# Read the QA Report

The Quality Assurance (QA) Report gives you a quick overview of the quality of the generated synthetic data. Verify whether your data was synthesized correctly and identify the root-causes of potential issues you may find.

The QA report is available for synthetic datasets that are already completed. If you have not yet generated a synthetic dataset, take a look at the Get started guide.

## Navigating the QA report

The card at the top provides general information about the completed synthetic dataset.

The cards below the **Sample data** section show details from the QA report for each table in the synthetic dataset.

### 1. Select a table to load its QA report

### 2. Dataset statistics

Learn how big the original and synthetic tables are.
When you select a linked table, you also see **Context columns** and **Sequence lengths**.

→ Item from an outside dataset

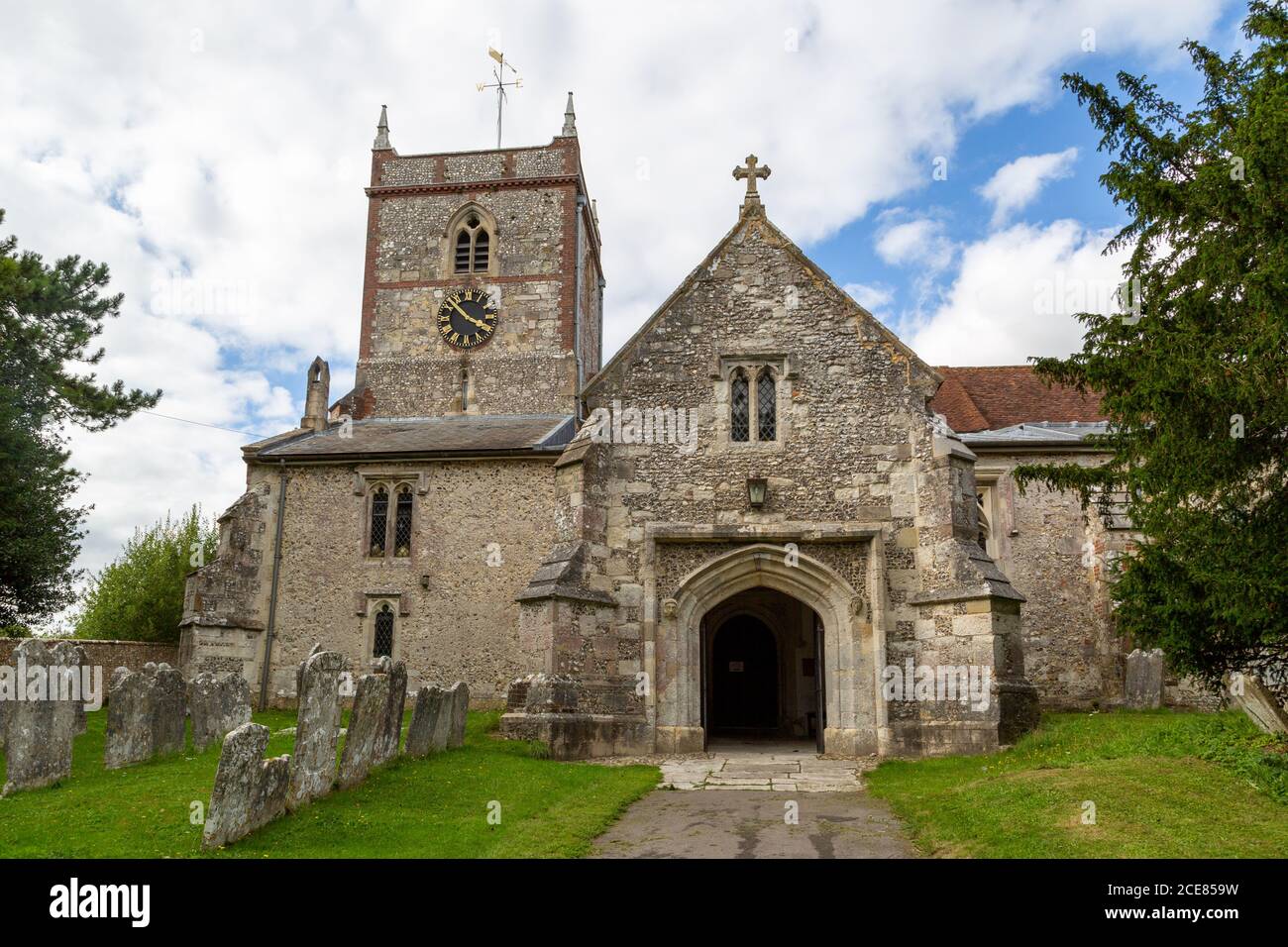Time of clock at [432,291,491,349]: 3:52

**Context columns**shows the number of columns in the referenced table.**Sequence lengths**shows the average number of events per subject in the linked table. The numbers in the square brackets show the minimum and maximum number of events per subject in the original data.

### 3. Accuracy

The overall accuracy percentage shows how accurately the synthetic data represents the original data. The higher the precentage (max. 100%), the more accurately the synthetic data reflects the original data. The overall accuracy figure is an aggregated statistic that is the mean of the univariate accuracy, the bivariate accuracy, and (only for linked tables) the coherence.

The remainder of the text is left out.